Как только процесс создания оффшорных фирм начал захватывать целые группы отраслей — производство текстиля, бытовой электроники, мебели, оправ для очков, автокомпонентов, — единственным оставшимся способом выжить для компаний–конкурентов стало либо создание собственных оффшорных производств в Китае (используя возможность сочетать низкозатратность и высокое качество), либо поиск альтернативных производственных центров в Восточной Европе, странах Карибского бассейна и других регионах развивающеегося мира.

Присоединившись к Всемирной торговой организации в 2001 году, Китай гарантировал иностранным компаниям, что, открыв свои заводы на еготерритории, они останутся под защитой международного права и международных стандартов практики деловых отношений. Это событие чрезвычайно повысило привлекательность Китая как производственной базы. Следуя правилам ВТО, Пекин после небольшой отсрочки должен был отменить дискриминацию иностранных граждан и фирм, законодательно уравнять их с китайцами в аспекте экономических прав и обязанностей. Другими словами, иностранные компании могли теперь продавать в Китае практически все что угодно и где угодно. Членство в ВТО также означало, что Пекин согласился рассматривать страны — члены ВТО на равных основаниях, то есть одни и те же тарифы и регламентации должны были применяться одинаково для всех.

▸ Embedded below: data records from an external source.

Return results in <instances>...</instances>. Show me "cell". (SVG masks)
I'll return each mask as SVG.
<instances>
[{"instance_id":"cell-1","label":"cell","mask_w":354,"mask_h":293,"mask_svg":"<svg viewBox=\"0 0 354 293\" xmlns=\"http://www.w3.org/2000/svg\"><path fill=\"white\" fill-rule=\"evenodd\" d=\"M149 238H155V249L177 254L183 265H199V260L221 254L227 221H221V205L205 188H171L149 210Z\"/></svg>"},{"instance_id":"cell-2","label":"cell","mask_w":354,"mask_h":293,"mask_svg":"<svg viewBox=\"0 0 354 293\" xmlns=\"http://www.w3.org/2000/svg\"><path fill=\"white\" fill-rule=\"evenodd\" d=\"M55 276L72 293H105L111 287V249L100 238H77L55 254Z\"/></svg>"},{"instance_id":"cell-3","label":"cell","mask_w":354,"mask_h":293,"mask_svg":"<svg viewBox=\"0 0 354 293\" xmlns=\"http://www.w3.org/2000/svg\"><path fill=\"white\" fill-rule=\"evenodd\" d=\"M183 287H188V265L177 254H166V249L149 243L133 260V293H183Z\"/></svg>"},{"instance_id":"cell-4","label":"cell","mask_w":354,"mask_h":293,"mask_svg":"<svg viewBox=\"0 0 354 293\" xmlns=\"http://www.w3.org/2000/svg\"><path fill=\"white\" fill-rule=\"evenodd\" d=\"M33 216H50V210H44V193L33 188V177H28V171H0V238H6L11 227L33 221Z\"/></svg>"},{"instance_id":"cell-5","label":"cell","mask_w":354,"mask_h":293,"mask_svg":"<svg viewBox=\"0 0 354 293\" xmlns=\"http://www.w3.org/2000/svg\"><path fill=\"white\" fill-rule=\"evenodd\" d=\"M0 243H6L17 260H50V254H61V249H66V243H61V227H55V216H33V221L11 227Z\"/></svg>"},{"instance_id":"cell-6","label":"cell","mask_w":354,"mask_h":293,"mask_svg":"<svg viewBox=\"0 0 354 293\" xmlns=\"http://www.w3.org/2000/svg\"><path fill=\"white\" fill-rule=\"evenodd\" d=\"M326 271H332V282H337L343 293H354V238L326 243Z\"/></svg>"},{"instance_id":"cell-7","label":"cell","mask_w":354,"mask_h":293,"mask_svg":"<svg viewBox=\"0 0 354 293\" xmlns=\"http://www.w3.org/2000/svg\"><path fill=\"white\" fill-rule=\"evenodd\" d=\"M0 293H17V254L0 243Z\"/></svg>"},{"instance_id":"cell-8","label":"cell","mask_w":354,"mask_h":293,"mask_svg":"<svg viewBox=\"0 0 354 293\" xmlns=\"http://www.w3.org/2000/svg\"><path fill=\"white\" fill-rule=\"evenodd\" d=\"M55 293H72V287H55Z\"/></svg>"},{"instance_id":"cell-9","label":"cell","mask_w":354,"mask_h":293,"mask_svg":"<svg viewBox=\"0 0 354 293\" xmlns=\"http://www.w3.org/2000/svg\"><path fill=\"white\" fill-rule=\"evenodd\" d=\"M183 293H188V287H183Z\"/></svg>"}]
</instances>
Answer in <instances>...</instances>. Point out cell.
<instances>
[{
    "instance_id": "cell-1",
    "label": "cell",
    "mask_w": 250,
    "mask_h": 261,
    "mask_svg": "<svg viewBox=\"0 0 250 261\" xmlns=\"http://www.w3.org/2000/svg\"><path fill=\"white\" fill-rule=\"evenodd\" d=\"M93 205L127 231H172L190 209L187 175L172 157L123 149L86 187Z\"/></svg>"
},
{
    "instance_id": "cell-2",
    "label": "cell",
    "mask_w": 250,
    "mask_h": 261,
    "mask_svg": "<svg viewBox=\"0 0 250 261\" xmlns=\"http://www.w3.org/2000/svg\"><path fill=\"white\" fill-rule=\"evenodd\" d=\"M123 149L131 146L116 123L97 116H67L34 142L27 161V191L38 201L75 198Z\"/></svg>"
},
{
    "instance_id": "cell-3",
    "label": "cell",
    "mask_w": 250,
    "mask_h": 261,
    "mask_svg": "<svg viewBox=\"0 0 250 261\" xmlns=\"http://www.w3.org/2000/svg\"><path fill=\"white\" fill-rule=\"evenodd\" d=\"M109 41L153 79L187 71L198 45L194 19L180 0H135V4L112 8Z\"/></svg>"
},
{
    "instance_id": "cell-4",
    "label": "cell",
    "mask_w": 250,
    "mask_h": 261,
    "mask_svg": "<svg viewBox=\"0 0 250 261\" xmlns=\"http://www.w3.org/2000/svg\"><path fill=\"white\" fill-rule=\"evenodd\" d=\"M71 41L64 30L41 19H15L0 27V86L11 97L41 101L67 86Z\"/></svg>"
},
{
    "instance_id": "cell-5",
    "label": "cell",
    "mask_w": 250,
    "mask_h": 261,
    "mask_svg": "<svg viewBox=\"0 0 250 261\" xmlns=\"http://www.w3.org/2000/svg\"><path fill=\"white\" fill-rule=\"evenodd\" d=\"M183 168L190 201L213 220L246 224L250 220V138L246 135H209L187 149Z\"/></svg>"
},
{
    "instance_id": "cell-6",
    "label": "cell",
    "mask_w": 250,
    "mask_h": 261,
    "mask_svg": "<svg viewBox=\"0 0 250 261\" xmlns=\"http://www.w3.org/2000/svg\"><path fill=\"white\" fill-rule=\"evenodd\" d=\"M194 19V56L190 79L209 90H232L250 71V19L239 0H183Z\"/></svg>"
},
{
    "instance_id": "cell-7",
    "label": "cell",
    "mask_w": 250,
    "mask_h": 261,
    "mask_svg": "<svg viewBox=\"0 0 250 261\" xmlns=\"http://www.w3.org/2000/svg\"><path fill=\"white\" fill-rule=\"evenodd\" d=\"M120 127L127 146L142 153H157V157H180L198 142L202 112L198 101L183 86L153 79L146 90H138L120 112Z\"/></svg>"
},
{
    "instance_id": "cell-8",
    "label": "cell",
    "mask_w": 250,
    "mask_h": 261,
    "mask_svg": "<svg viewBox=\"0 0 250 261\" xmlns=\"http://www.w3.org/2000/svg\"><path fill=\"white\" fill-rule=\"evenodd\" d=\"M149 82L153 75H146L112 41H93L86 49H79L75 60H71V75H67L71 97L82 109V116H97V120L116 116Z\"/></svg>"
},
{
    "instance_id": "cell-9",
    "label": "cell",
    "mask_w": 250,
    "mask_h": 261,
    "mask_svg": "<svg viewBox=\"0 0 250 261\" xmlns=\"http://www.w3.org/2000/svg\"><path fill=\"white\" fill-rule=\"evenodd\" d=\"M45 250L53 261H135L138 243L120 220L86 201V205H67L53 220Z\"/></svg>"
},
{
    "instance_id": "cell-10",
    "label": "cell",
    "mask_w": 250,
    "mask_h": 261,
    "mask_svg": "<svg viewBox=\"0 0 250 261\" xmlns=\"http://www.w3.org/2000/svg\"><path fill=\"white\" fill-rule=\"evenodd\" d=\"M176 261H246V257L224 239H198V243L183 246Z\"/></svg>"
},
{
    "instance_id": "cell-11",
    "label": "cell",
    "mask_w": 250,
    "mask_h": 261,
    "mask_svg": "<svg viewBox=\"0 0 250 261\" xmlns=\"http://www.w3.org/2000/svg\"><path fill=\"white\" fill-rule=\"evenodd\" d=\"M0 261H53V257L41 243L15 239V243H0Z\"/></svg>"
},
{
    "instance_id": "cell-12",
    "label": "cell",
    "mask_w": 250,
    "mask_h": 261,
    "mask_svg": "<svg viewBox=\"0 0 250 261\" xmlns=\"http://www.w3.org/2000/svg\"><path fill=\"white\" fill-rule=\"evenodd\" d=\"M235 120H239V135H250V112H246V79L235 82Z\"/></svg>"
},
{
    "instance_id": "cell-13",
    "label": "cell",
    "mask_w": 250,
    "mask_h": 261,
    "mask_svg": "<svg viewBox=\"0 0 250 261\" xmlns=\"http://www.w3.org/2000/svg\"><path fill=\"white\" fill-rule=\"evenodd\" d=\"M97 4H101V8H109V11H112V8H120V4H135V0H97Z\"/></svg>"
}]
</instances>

Также он согласился подчиняться международному арбитражу в случае торговых споров с другой страной или иностранной компанией. Одновременно правительственные чиновники стали больше заботиться о благе предпринимателей, были упрощены инвестиционные процедуры, возникло множество министерских веб–сайтов, помогающих иностранцам разобраться в местном деловом законодательстве и обороте. Не знаю, сколько китайцев купило «Красную книжку» Мао, но чиновники американского посольства в Пекине рассказывали, что в течение нескольких недель после подписания Китаем соглашения с ВТО брошюра с переведенными на китайский правилами этой организации была раскуплена в количестве 2 миллионов экземпляров. Произошедшие перемены можно сформулировать так: при Мао Китай был изолирован от действия выравнивающих сил, и поэтому китайский лидер мог бросить вызов лишь собственному народу. Дэн Сяопин открыл Китай для большей части описанных мной выравнивателей и тем самым бросил вызов всему миру.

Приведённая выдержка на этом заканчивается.